Monday, December 25, 2017

Russia’s Snow Maiden Evolves from Innocent to Erotic

Paul Goble

            Staunton, December 24 – Since Aleksandr Ostrovsky introduced the Snow Maiden in 1873, she has been among the most popular Russian figure associated with the New Year’s holiday and has undergone a remarkable evolution “from the innocent companion of Father Frost to a sexually aggressive figure in erotic films,” the Culturology blog says.

            In Ostrovsky’s story, the Snow Maidan was presented not as the granddaughter of Father Frost but as his helpmate, a portrayal that meant she varied widely in age and style. Sometimes she was very young and at others much older; and sometimes she was shown as a peasant girl but at others as the Snow Queen (kulturologia.ru/blogs/020116/27844/).

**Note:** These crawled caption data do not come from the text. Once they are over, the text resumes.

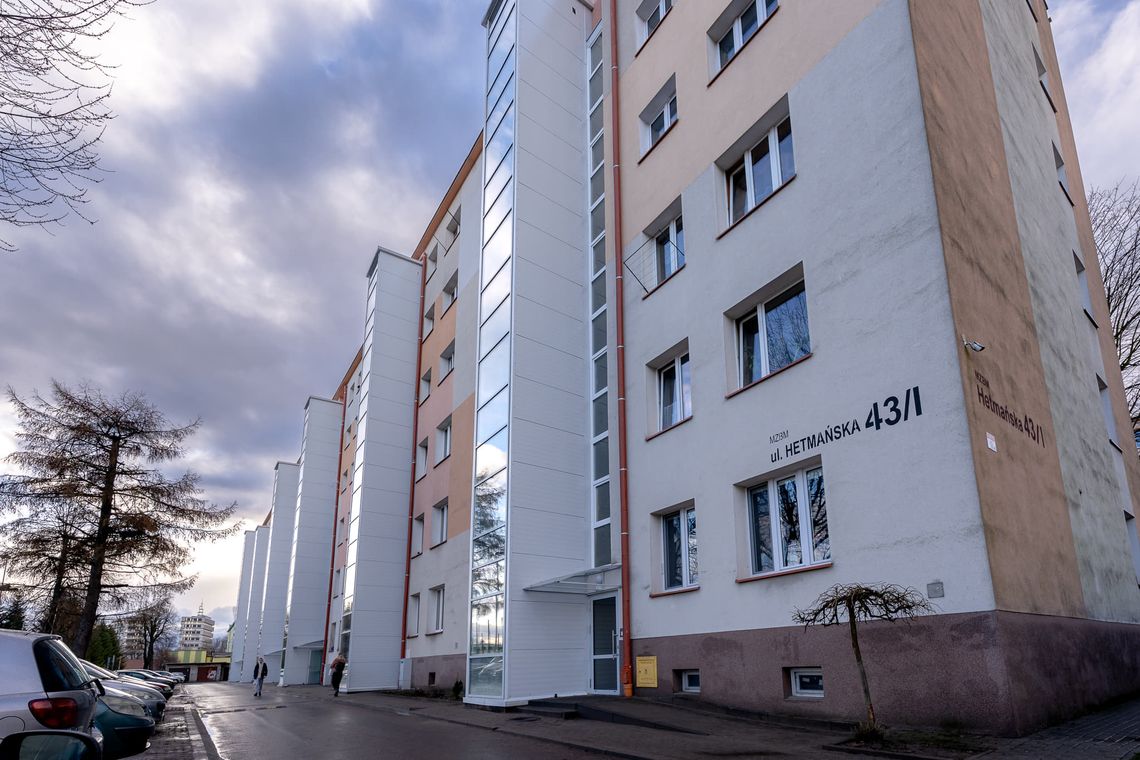 Mieszkańcy bloku przy ul. Hetmańskiej już nie muszą chodzić po schodach [FOTO]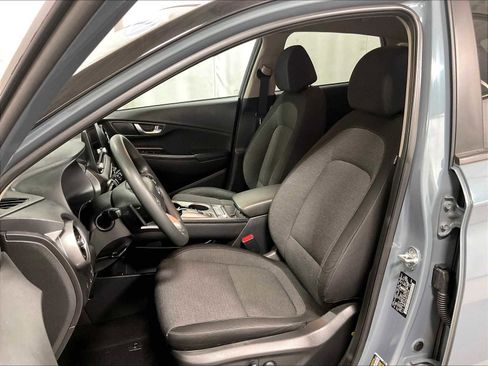 Used 2023 Hyundai Kona SE image 10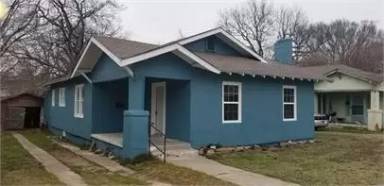 Main picture of 816 E 8th St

            At the end of the 19th and the beginning of the 20th century, the Snow Maidan was pictured by some of Russia’s most prominent artists and stage designers, and the Culturology portal provides reproductions of many of the most famous of these portrayals, some of which still define how Russians view this figure.

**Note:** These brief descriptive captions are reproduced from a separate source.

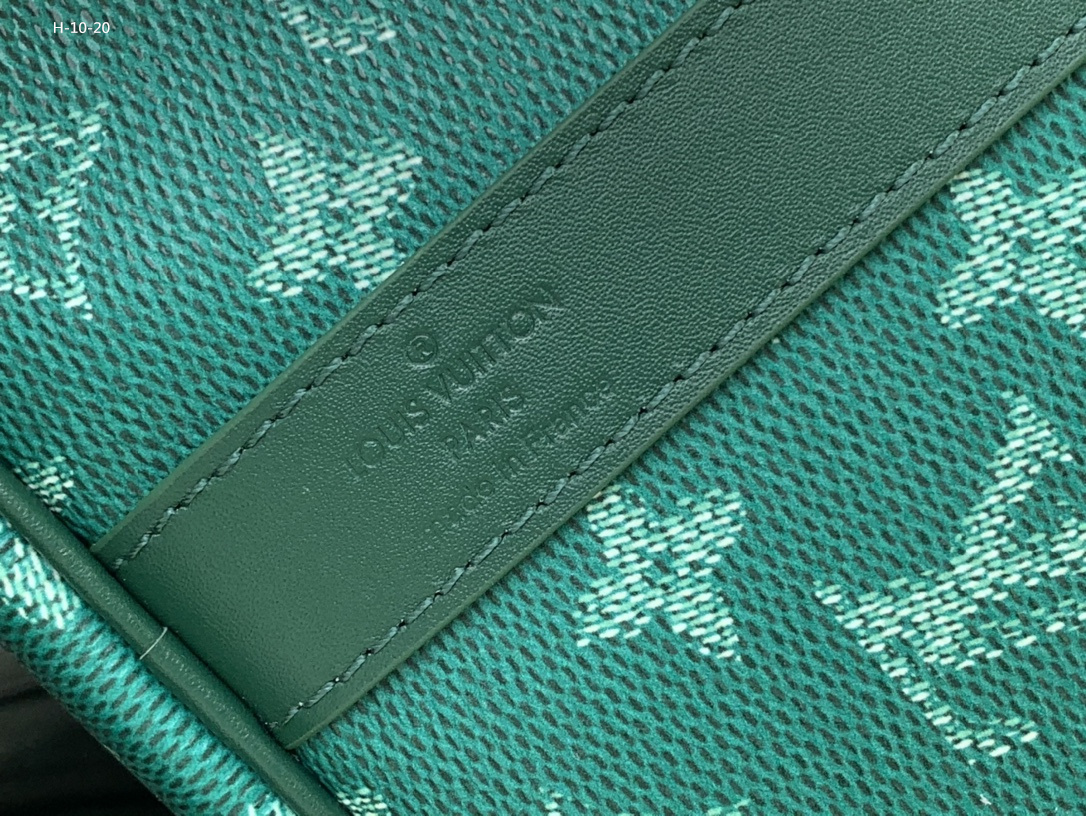 LV $85 gallery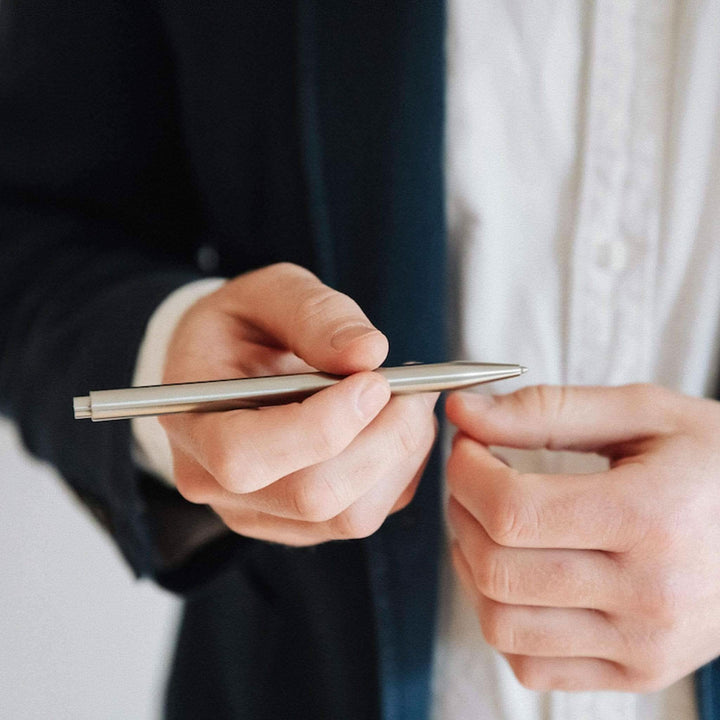 Stylos modernes en main, stylos élégants et contemporains pour écrire avec style et précision.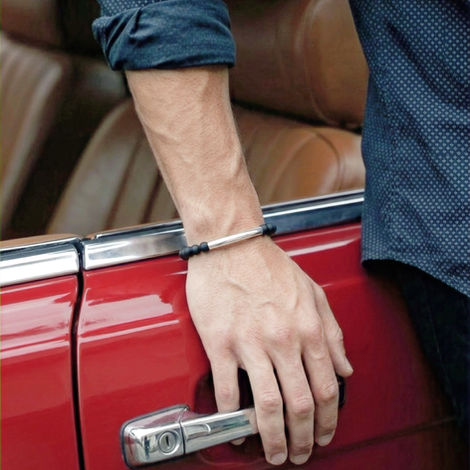 Man wearing a bracelet
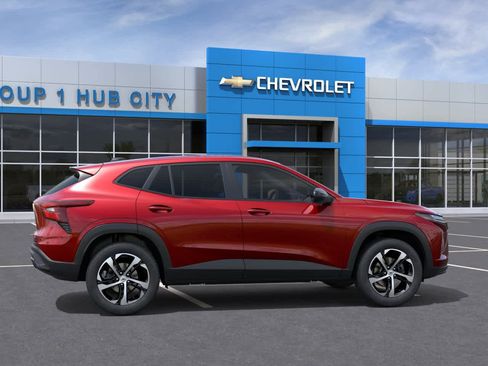 New 2026 Chevrolet Trax RS FWD image 5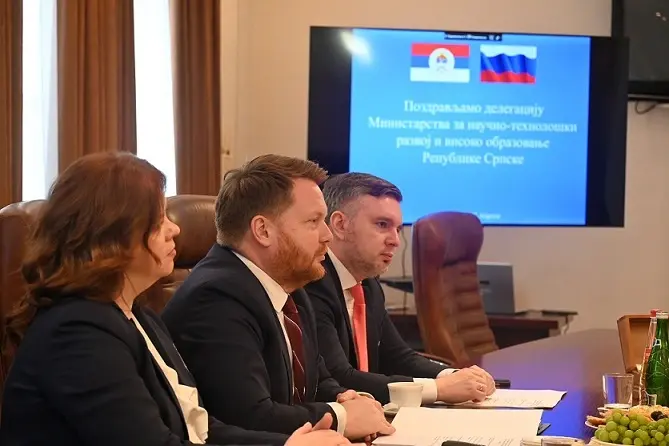 Министар у Русији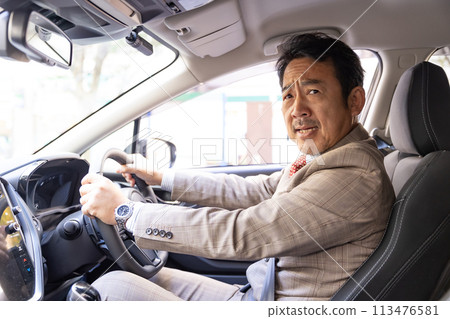 一個人開車，側身 113476581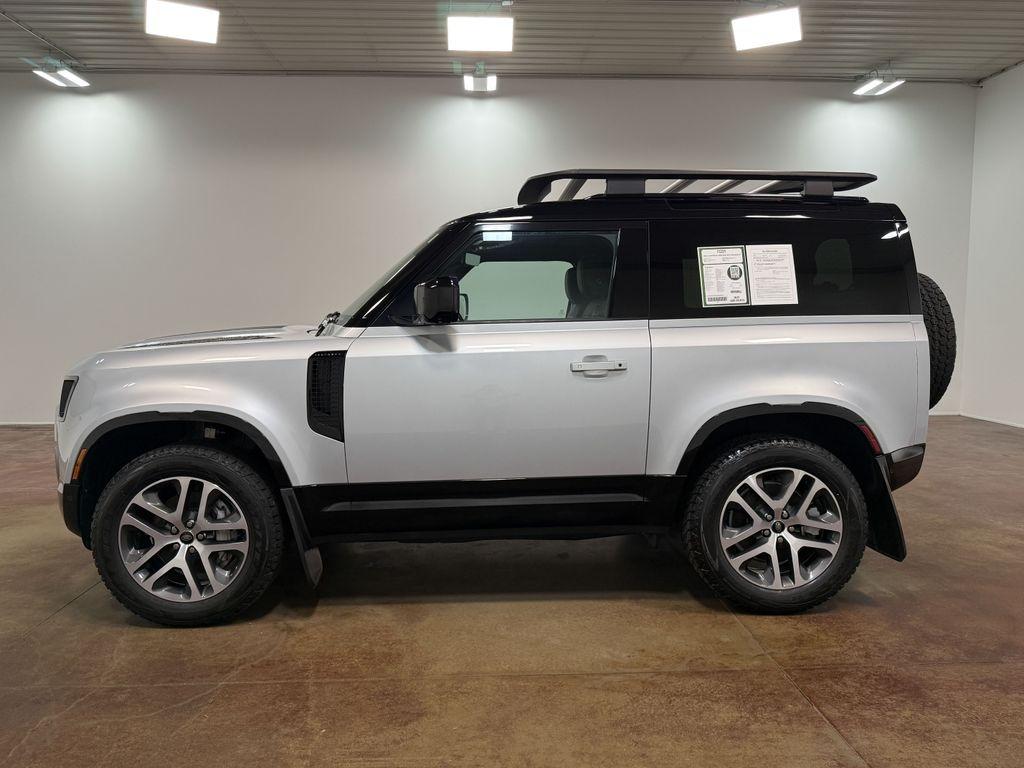 2022 Land Rover Defender 90 X-Dynamic S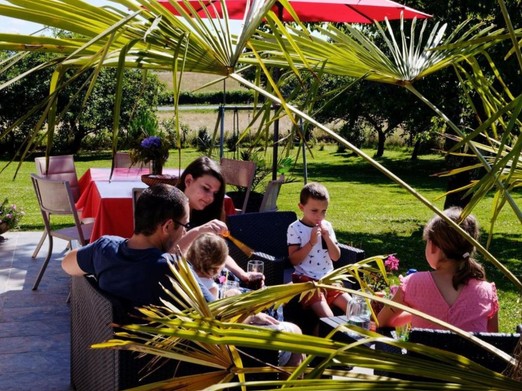 Terrasse et jardin GITE LE GAULIAT19 CORREZE CLEVACANCES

            But the contemporary image of the Snow Maidan arose in 1935 when Stalin decided to allow Russians to celebrate New Year’s, a holiday that the Bolsheviks up to then had viewed as “a bourgeois survival of the past.” As part of that holiday, the Snow Maiden was recognized as an official symbol. And she was joined forever as a partner with Father Frost.

            That did not end the evolution of her portrayal, however. First with cartoons and then in films, she was “modernized.”  And then “beginning in the 2000s,” she began to be “exploited in erotic photo-sessions and adult films,” in which she was completely detached from her origins and reduced to a subject of “erotic fantasies.” 

            Despite that, the earlier image remains the one most Russians think of, a unique symbol of purity and renewal.